Doch ob diese Erkenntnisse auch geeignet sind, den mutmaßlichen Täter zu überführen? Zwei eigens dafür bestellte Gutachter sollen das bewerten und im weiteren Verlauf der Verhandlung erklären. Einer von ihnen ist Experte für die Verbreitung von Gerüchen, der andere ein erfahrener Polizeihundeausbilder. Die Staatsanwaltschaft wirft dem 66 Jahre alten Rentner aus Ulm das Herbeiführen einer Sprengstoffexplosion, gefährliche Körperverletzung und versuchte schwere Körperverletzung vor. Ihm droht eine Freiheitsstrafe von bis zu 15 Jahren.

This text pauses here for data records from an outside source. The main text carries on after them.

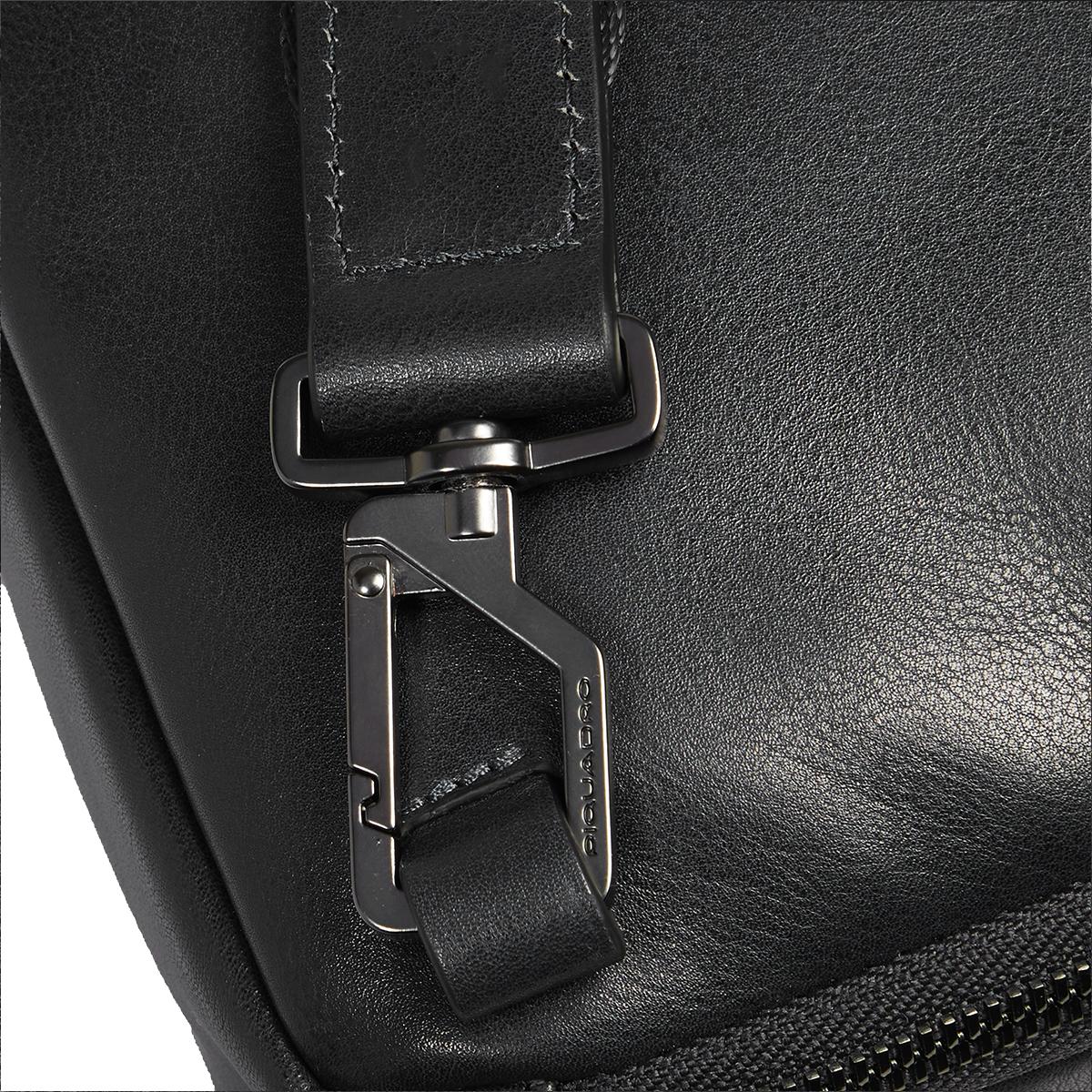 Piquadro Borsello Philip Porta Tablet Nero - 5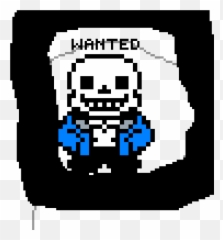 Colors Download Play Replay Settings - Undertale Sans Sprite Sans Blue Eye Gif Png,Wanted Poster Png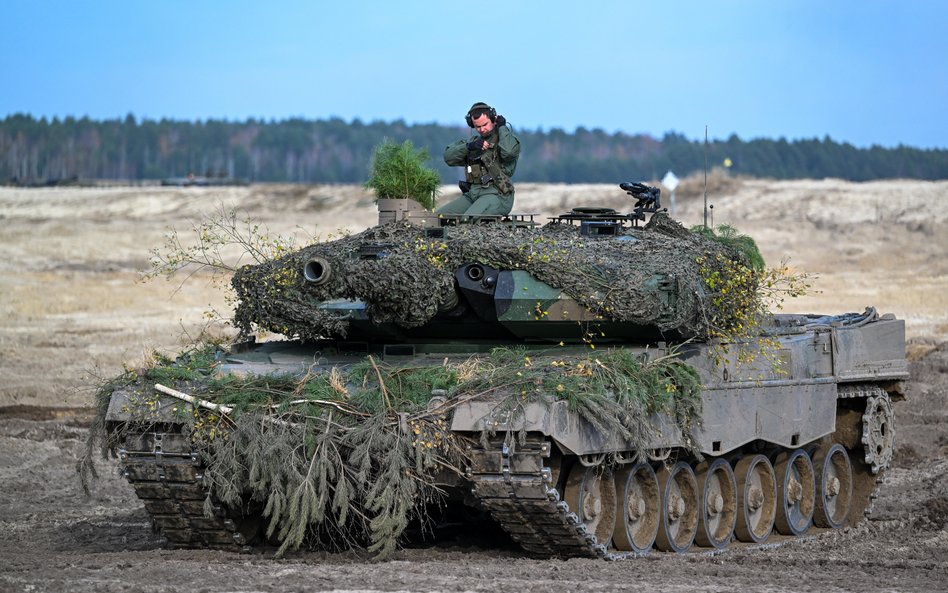 Czołg Leopard 2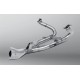 HEADER OPTIONAL TITANIUM RACING
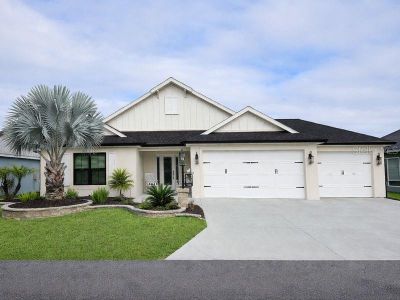 New construction Single-Family house 7726 Brian Etheredge Wy, The Villages, FL 34762 - image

Seit einer Woche aus U-Haft
Am 16. Februar war ein Mitarbeiter der Wildwerke in Eppelheim beim Öffnen einer laut Staatsanwaltschaft von dem Mann aufgegebene Sendung verletzt worden, zwei Tage später verletzte ein weiteres Paket in Neckarsulm zwei Mitarbeiter von Lidl. Ein drittes Paket mit versteckter Sprengzündung, das an die Firma Hipp gerichtet war, wurde rechtzeitig abgefangen, bevor sie explodierte. Hintergrund sollen Erpressungsabsichten gewesen sein. Der mutmaßliche Briefbomber bestreitet die Vorwürfe. Der gelernte Elektriker muss sich seit 8. September vor dem Heidelberger Landgericht verantworten. Am Montag hatte das Landgericht überraschend erklärt, dass der Angeklagte die Untersuchungshaft verlassen darf, weil kein hinreichender Tatvorwurf mehr bestehe.
Für Verteidiger Steffen Lindberg war dieser Schritt längst überfällig: „Unser Mandant war sieben Monate grundlos in Untersuchungshaft.“ „Aus Sicht der Verteidigung waren die Gründe für den dringenden Tatverdacht nie vorhanden. Wir freuen uns deshalb über die Entscheidung des Landgerichts. Unser Ziel ist ein Freispruch“, so der Anwalt.
„Ich bin nicht die von Ihnen gesuchte Person“, versicherte der Angeklagte zum Prozessauftakt. Er schweigt seither. In seiner Wohnung fanden die Kripomitarbeiter unter anderem stapelweise zusammengefaltete Kartonagen in der Größe der verschickten Paketbomben, handelsübliches Klebeband, eine Pistole und Patronen sowie mehrere Päckchen Zündhölzer.
Als er festgenommen wurde, habe der Elektriker einen überraschten Eindruck gemacht. Bei dem SEK-Einsatz soll seine Frau, die Gegenwehr leistete, schwere Verletzungen unter anderem im Gesicht und an Gliedmaßen davongetragen haben. „Ich weiß auch nicht genau, was da passiert ist“, sagt ein als Zeuge geladener Ermittler, der danach in das Reihenhäuschen kam.
„Kalle“ zielstrebig unterwegs
Ganz sicher war sich hingegen offenbar Mantrailer „Kalle“: Der an der Autobahnausfahrt Schwetzingen mit Duftprobe aus dem Paket angesetzte Hund führte die Ermittler im März direkt ins Landgerichtsgebäude Heidelberg und sogar an den Platz, an dem der Angeklagte im Februar Haftprüfungstermin hatte.
In einem weiteren Anlauf spürten Kalle und sein „Kollege“ Emil den Rentner sogar in seiner Zelle der JVA Mannheim auf: Zielstrebig sei der Hund durch mehrere Gebäudetrakte dorthin gelaufen, berichtet der Sachbearbeiter vom LKA, der diese „Schnüffel-Tour“ begleitete. „Ich kann das auch nicht erklären, wie der Hund das macht“, fügt er hinzu, „aber ich arbeite mit den Ergebnissen“. So habe das Mantrailing unter anderem zu einem weggeworfenen Parkschein in der Nähe der Ulmer Postfiliale geführt.